New tool allows for gene suppression in mouse heart muscle cells using CRISPRi

An innovative tool for the targeted modification of gene activity in heart muscle cells could establish itself as a standard method for research into cardiovascular diseases.

Dr. Patrick Laurette and his colleagues at the German Center for Cardiovascular Research (DZHK), led by Prof. Ralf Gilsbach, have successfully reduced the activity of individual genes in mouse heart muscle cells using the CRISPRi system.

This technology allows for the temporary suppression of gene expression without altering the genetic sequence. It thus avoids the potential risks associated with direct intervention in the genome. The study is published in Circulation Research.

CRISPRi is based on the CRISPR-Cas genome editing system but lacks the ability to cut DNA, a so-called "dead CAS" (dCAS) and is fused to a KRAB repressor domain. Using a short RNA as a molecular guide dCas9 can bind to specific DNA sequences. As a result, the target region in the genome is epigenetically silenced, and a gene can no longer be read. This blockade is called "epigenetic silencing."

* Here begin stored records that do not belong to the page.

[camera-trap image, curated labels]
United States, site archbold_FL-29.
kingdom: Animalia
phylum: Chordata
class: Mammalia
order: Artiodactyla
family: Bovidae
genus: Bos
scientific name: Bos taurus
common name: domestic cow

To introduce the CRISPRi system into the heart muscle cells of mice, the researchers used adeno-associated viruses (AAV), which do not integrate into the genome. One challenge was to package the entire system into the limited genomic capacity of the AAVs. The researchers succeeded in doing this by using a particularly small dCAS. Although other viral vectors have more capacity in this respect, they cannot efficiently reach heart muscle cells or integrate into the genome.

Effective blockade in the heart muscle

Dr. Patrick Laurette and his colleagues at Heidelberg University Hospital demonstrated how well epigenetic silencing with the AAV-CRISPRi system works in heart cells for several genes and enhancers. The activity of some genes decreased by up to 95 percent. Enhancers are regulatory elements that can fine-tune gene expression from distant genomic regions.

"The complexity of the mammalian organism is the result of around 1 million regulatory elements. There are between 50,000 and 100,000 of these enhancers in heart muscle cells alone," says Prof. Ralf Gilsbach. They are now focusing on modulating these regulatory elements using their new method to treat diseases such as heart failure or cardiac arrhythmia.

Translational perspective

Gilsbach emphasizes the translational significance of this approach, which makes it possible to specifically influence gene expression in vivo without changing the DNA sequence. The method is also titratable, meaning it can be regulated and its effect can be reversed. Compared to other methods, such as genetic knock-out, in which genes are destroyed, the AAV-CRISPRi system offers a more precise imitation of natural regulatory mechanisms.

Methodically optimized and further developed, the procedure could also be used for human therapy in the long term. "I am convinced that this approach has translational significance, even if it is difficult to predict how quickly development will continue here," says Gilsbach.

There are already numerous companies that are considering AAVs to deliver CRISPR components for therapies. Among other things, they are working on avoiding unwanted antibody reactions. This is because humans have antibodies against AAV and often also against the CRISPR protein derived from bacteria.